Une Cubaine résidant à l'étranger depuis plus de trois décennies a suscité un débat sur les réseaux sociaux avec une vidéo publiée sur TikTok dans laquelle elle appelle à la « raison » tant pour les émigrés cubains que pour leurs familles sur l'île concernant le sujet des envois d'argent.
Lourdes, créatrice de contenu sous le concept « Boussole psychologique » sur le compte @lourdesmcr, a enregistré près de sept minutes de réflexion au cours desquelles elle défend que l'émigrant cubain « n'est pas une machine à imprimer de l'argent, ni une ONG, ni un institut de sécurité sociale ».
Le déclencheur était personnel : Lourdes a vu sur Facebook une vidéo dans laquelle une jeune cubaine se confiait sur les demandes constantes et incessantes de sa famille sur l'île. Elle l'a défendue publiquement dans les commentaires et a reçu une avalanche de critiques. « Ils se sont acharnés sur moi et m'ont même dit que j'allais mourir d'un mal terrible », a-t-elle raconté dans le clip.
Loin de se rétracter, la créatrice a développé sa position avec plus de détails. Elle soutient que la responsabilité économique entre adultes est « descendante » — vers les enfants, et non vers les aînés qui ont eu des années pour prévoir leur propre avenir — bien qu'elle reconnaisse que la crise structurelle de Cuba, avec des salaires minimaux et une pénurie généralisée, oblige à une certaine dépendance vis-à-vis du membre de la famille qui a émigré.
Cependant, cette réalité ne justifie pas, selon Lourdes, les demandes excessives. « Celui qui est à l'extérieur doit travailler très dur et gagne un salaire, il n'a pas à sa disposition les fonds que possède l'institut de sécurité sociale d'un pays », a-t-elle averti.
Son appel central est que l'émigré épargne pour sa propre vieillesse et pour des imprévus tels que des accidents, des maladies ou des périodes de chômage. « Si tu envoies tout à Cuba, non seulement tu te retrouves sans un sou de réserve pour tes imprévus, mais tu ne peux même pas te permettre de prendre des vacances ou de te faire plaisir », a-t-il souligné.
Il a également souligné l'importance du repos : « Le moteur de toute cette aide, c'est soi-même, et si ce moteur s'épuise, si tu tombes malade, si tu te blesses, Dieu nous en garde, que va-t-il se passer ? Si tout s'arrête, tant pour toi que pour eux. »
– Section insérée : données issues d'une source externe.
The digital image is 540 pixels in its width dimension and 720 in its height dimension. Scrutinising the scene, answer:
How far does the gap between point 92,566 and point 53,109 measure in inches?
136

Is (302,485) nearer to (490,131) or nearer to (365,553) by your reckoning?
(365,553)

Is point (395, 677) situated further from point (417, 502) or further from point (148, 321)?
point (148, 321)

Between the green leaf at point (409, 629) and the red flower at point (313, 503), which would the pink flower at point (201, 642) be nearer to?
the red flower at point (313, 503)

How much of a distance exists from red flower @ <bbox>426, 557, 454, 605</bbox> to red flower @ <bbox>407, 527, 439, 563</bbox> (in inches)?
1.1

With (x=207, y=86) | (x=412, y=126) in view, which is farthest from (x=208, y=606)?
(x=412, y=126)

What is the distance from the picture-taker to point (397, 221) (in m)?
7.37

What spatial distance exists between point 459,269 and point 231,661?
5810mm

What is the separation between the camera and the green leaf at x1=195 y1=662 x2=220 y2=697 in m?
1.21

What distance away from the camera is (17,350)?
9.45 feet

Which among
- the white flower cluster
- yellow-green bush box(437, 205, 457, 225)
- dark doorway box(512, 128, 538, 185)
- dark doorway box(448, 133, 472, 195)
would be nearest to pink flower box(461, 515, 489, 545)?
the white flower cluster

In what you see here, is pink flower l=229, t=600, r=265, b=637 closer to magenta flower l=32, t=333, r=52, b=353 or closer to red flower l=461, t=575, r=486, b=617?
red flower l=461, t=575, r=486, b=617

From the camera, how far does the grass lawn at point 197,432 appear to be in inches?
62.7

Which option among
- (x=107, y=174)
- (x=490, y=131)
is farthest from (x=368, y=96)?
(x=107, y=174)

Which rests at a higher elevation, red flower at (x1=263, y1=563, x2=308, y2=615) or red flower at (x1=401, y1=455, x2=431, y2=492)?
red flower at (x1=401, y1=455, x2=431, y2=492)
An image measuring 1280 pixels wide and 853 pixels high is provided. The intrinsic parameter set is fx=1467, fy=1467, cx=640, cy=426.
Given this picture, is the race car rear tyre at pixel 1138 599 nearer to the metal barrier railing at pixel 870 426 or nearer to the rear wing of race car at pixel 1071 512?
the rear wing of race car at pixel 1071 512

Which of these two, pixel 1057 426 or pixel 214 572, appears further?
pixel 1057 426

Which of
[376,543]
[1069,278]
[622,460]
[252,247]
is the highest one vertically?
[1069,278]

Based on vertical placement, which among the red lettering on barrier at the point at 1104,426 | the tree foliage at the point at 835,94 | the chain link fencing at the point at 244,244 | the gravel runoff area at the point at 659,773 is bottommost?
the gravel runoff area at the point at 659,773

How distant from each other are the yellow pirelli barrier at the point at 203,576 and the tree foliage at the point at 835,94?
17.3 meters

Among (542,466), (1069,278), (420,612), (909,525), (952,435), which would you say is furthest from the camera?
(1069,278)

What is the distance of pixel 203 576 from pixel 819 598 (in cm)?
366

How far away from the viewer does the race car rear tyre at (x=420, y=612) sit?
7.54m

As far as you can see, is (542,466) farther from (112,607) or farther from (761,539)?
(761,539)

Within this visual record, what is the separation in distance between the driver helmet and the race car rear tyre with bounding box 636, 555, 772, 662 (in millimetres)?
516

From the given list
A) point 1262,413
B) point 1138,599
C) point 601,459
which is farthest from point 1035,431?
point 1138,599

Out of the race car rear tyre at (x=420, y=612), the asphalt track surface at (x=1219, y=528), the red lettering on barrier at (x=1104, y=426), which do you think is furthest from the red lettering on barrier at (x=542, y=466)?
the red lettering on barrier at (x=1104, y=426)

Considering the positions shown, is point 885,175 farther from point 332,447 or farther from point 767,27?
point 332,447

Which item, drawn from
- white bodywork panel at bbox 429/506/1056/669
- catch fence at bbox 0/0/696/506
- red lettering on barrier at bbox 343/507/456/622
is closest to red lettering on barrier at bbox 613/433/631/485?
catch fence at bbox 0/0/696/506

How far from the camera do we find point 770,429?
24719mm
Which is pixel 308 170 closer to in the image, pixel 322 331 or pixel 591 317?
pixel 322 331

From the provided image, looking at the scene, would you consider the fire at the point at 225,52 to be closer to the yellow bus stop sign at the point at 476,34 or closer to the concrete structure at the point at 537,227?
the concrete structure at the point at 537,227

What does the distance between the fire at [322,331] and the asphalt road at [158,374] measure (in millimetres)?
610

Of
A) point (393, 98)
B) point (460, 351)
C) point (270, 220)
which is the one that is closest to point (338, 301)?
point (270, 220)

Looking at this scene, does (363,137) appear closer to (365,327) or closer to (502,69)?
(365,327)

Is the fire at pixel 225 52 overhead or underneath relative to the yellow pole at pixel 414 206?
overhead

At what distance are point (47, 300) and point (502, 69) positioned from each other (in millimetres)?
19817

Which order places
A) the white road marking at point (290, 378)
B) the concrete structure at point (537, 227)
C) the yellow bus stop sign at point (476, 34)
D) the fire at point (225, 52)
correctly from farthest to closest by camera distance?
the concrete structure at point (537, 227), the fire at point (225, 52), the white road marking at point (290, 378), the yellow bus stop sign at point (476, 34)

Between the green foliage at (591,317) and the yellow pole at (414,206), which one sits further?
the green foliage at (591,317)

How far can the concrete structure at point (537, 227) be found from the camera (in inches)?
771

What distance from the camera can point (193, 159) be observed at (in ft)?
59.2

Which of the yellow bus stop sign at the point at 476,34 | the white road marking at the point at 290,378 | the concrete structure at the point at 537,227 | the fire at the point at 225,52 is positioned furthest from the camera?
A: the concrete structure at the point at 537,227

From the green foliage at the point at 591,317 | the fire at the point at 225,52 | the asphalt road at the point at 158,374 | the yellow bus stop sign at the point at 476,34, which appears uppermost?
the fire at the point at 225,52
À la fin de la vidéo, Lourdes a lancé un message en deux directions : « Envoyez de l'argent à votre famille, il n'y a rien de plus beau que de pouvoir aider quand on le peut, mais ayez la prudence d'économiser aussi pour votre vieillesse. » Elle a ajouté : « À la famille à Cuba, un appel à la raison aussi, à la considération. »
Le vidéo s'inscrit dans une tendance qui s'est répétée tout au long de 2026, avec de nombreuses Cubaines émigrées aux États-Unis et en Espagne publiant des témoignages similaires. À la fin août, Yeisla Colina a enregistré un clip alors qu'elle travaillait comme livreuse sous la pluie et a annoncé qu'elle couperait l'aide à sa famille : « Je suis déjà en off », a-t-elle déclaré dans une vidéo qui a dépassé les 165 000 vues. En mai, une Cubaine en Floride identifiée comme D'yeny a dénoncé que des membres de sa famille et des amis « demandent sans vergogne », et en juin, une Cubaine en Espagne a explosé en demandant que l'on valorise l'effort d'envoyer quoi que ce soit.
«Je reste ferme dans ma position et je soutiens à 100 % ceux qui mettent des limites et ne se laissent pas exploiter», conclut Lourdes, qui vit à l'étranger depuis plus de trente ans.